Provided data =

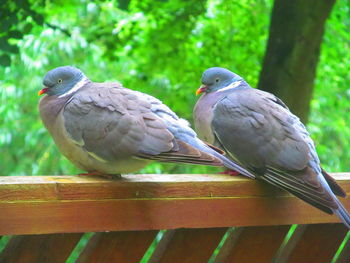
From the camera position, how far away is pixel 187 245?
2.15m

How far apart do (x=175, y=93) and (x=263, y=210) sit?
436 cm

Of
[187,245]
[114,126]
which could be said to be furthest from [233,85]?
[187,245]

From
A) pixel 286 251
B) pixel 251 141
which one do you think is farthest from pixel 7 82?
pixel 286 251

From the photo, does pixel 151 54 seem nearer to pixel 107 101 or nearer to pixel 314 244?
pixel 107 101

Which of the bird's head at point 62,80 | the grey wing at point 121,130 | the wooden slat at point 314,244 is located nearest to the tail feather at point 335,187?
the wooden slat at point 314,244

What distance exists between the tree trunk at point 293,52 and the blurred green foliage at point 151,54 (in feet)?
3.59

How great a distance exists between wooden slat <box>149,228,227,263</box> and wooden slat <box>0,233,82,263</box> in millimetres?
285

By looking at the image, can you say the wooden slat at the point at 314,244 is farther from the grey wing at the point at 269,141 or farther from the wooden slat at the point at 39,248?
the wooden slat at the point at 39,248

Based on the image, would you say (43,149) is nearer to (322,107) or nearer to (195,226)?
(322,107)

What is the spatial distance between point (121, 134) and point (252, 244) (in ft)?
1.96

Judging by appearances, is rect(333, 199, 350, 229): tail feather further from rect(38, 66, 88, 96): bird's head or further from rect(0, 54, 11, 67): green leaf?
rect(0, 54, 11, 67): green leaf

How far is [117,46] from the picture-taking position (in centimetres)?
665

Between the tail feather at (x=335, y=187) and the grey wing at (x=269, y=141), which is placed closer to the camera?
the tail feather at (x=335, y=187)

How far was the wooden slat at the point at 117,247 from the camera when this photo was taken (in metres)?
2.00
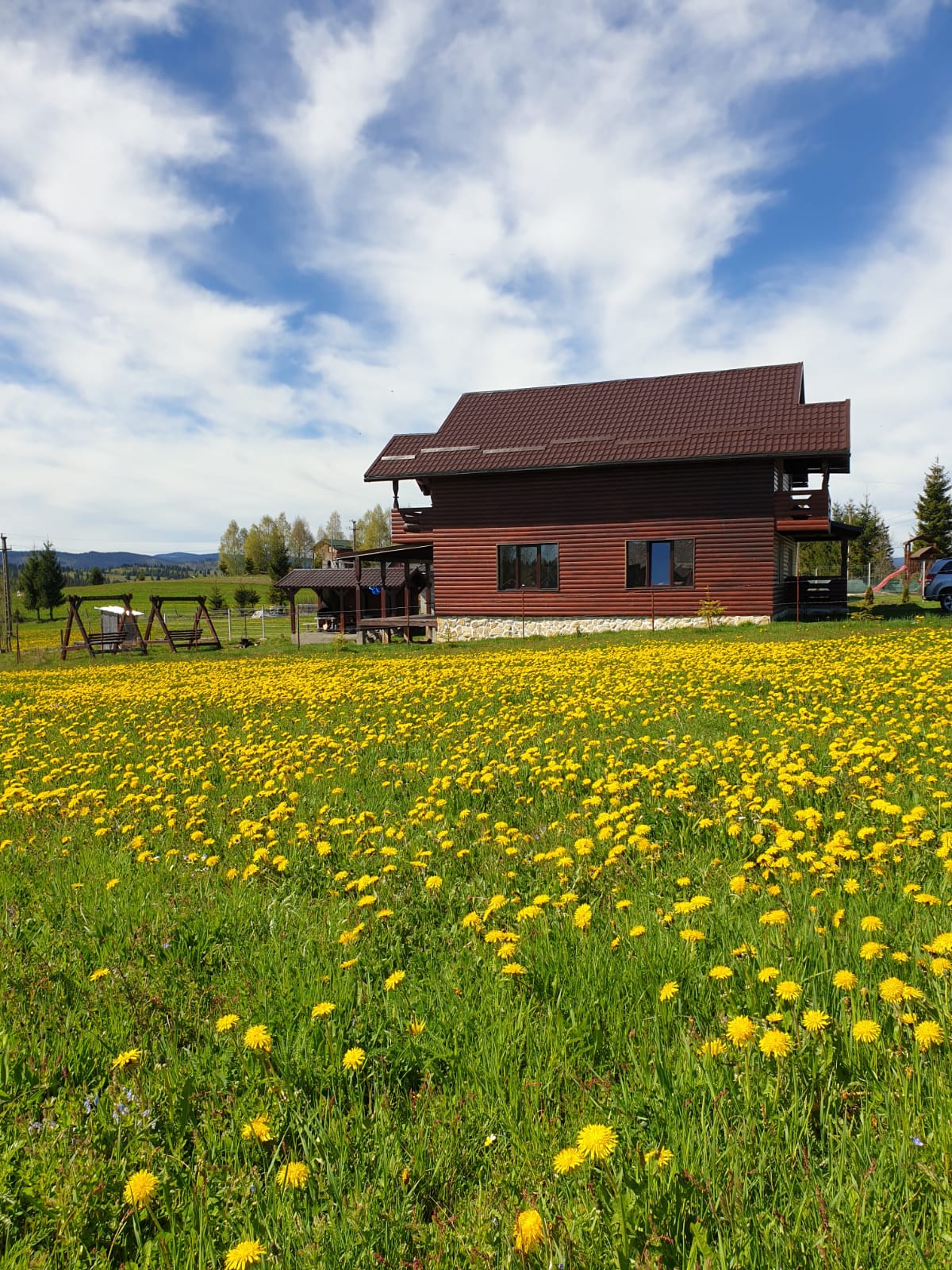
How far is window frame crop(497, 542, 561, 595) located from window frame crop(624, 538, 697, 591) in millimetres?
2206

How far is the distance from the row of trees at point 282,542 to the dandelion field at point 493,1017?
85889 mm

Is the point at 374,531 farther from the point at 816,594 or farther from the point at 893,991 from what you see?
the point at 893,991

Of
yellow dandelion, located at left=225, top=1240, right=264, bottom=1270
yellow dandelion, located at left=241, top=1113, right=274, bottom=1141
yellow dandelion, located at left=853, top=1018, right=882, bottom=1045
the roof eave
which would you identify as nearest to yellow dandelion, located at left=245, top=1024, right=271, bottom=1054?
yellow dandelion, located at left=241, top=1113, right=274, bottom=1141

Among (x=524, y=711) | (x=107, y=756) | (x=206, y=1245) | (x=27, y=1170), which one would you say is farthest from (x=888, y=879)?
(x=107, y=756)

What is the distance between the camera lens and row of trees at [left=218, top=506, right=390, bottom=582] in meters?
106

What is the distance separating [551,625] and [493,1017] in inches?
882

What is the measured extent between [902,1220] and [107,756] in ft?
23.5

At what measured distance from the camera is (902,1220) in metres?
1.52

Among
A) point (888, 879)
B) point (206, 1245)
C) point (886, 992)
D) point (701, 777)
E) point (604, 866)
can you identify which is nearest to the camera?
point (206, 1245)

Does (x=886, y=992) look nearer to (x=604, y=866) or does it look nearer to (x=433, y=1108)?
(x=433, y=1108)

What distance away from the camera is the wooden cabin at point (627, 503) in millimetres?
22469

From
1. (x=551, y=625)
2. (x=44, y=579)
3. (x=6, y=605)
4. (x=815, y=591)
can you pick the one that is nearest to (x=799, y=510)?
(x=815, y=591)

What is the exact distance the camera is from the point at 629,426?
24625 millimetres

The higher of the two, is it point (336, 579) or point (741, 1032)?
point (336, 579)
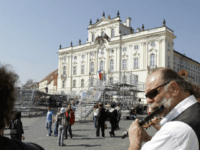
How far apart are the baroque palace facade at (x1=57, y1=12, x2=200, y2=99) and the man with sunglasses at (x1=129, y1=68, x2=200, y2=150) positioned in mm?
34474

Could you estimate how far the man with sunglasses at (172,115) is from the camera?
3.81 ft

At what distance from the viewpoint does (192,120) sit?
123 centimetres

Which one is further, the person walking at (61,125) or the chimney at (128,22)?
the chimney at (128,22)

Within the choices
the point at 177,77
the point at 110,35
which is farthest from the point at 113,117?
the point at 110,35

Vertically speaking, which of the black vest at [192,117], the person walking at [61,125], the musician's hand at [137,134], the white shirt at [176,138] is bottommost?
the person walking at [61,125]

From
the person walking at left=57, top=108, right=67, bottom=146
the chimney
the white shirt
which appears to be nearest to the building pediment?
the chimney

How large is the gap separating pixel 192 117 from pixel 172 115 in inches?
7.1

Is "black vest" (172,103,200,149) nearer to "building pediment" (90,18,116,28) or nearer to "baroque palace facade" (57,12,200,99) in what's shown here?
"baroque palace facade" (57,12,200,99)

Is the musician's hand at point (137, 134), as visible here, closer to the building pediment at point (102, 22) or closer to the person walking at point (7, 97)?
the person walking at point (7, 97)

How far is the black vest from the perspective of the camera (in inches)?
47.1

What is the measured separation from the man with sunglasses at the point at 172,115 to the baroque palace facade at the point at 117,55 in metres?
34.5

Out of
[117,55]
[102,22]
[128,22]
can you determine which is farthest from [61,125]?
[128,22]

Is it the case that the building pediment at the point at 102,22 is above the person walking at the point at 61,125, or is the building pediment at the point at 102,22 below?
above

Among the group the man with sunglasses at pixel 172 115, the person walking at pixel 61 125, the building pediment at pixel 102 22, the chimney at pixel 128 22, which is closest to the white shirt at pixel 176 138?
the man with sunglasses at pixel 172 115
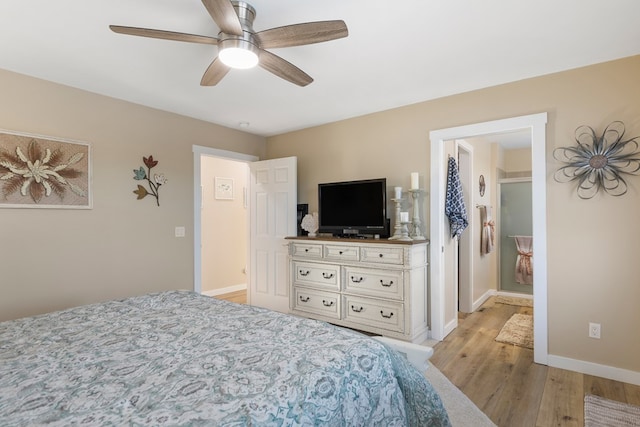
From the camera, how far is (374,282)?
3305 mm

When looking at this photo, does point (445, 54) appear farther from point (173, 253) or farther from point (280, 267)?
point (173, 253)

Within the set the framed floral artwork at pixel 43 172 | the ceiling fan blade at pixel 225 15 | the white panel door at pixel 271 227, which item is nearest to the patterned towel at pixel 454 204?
the white panel door at pixel 271 227

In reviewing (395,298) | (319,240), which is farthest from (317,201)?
(395,298)

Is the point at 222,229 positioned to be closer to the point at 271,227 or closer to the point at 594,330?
the point at 271,227

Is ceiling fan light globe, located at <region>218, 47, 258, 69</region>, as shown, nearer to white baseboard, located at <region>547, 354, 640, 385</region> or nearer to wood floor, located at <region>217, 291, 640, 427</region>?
wood floor, located at <region>217, 291, 640, 427</region>

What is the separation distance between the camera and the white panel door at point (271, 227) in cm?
423

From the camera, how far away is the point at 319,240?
365 centimetres

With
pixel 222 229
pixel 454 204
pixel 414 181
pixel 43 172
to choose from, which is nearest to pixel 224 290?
pixel 222 229

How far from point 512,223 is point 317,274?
3.55 metres

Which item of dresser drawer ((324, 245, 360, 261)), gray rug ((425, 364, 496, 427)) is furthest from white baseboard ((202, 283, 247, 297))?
gray rug ((425, 364, 496, 427))

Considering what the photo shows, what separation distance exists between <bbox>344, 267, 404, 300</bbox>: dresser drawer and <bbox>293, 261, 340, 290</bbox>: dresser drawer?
0.13 m

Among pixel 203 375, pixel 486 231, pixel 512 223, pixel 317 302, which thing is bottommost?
pixel 317 302

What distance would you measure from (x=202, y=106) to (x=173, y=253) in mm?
1654

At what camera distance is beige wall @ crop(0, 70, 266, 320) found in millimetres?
2734
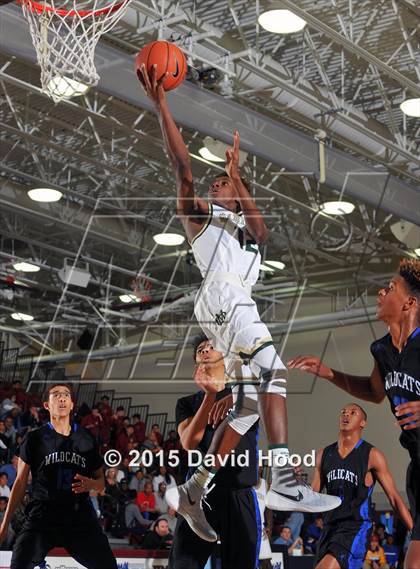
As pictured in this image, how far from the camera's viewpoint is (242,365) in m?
5.73

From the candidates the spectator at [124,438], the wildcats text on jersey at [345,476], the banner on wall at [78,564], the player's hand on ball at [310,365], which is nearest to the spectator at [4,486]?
the spectator at [124,438]

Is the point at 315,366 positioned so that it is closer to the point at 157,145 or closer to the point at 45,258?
the point at 157,145

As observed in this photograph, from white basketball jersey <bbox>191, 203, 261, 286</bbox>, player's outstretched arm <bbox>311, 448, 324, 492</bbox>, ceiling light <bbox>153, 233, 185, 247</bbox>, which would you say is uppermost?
ceiling light <bbox>153, 233, 185, 247</bbox>

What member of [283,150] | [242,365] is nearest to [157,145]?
[283,150]

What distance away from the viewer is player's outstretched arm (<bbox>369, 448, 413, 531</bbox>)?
6504 mm

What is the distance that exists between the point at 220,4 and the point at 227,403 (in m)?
7.94

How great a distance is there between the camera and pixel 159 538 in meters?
11.2

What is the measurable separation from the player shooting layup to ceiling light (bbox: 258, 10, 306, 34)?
556 centimetres

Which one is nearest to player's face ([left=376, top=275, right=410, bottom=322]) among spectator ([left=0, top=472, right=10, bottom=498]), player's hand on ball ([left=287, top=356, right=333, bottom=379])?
player's hand on ball ([left=287, top=356, right=333, bottom=379])

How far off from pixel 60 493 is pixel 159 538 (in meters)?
5.32

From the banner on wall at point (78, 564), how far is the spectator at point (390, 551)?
709cm

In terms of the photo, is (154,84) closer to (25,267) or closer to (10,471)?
(10,471)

What to do =
Reproduce verbatim every line from the one containing "How great a distance is" down to the final line above.

Response =
How great a distance is there between the camera and pixel 159 538 in meters?
11.2

What is the measurable separation from the player shooting layup to ceiling light (bbox: 258, 10, 306, 34)?
556 centimetres

Which one is nearest to player's face ([left=376, top=275, right=410, bottom=322]) among spectator ([left=0, top=472, right=10, bottom=498]), player's hand on ball ([left=287, top=356, right=333, bottom=379])?
player's hand on ball ([left=287, top=356, right=333, bottom=379])

How far off from pixel 60 493 is pixel 159 538 (in meters)?
5.32

From the banner on wall at point (78, 564), how far is the spectator at point (390, 551)?
709cm

In terms of the photo, is (154,84) closer to (25,267) or closer to (10,471)?
(10,471)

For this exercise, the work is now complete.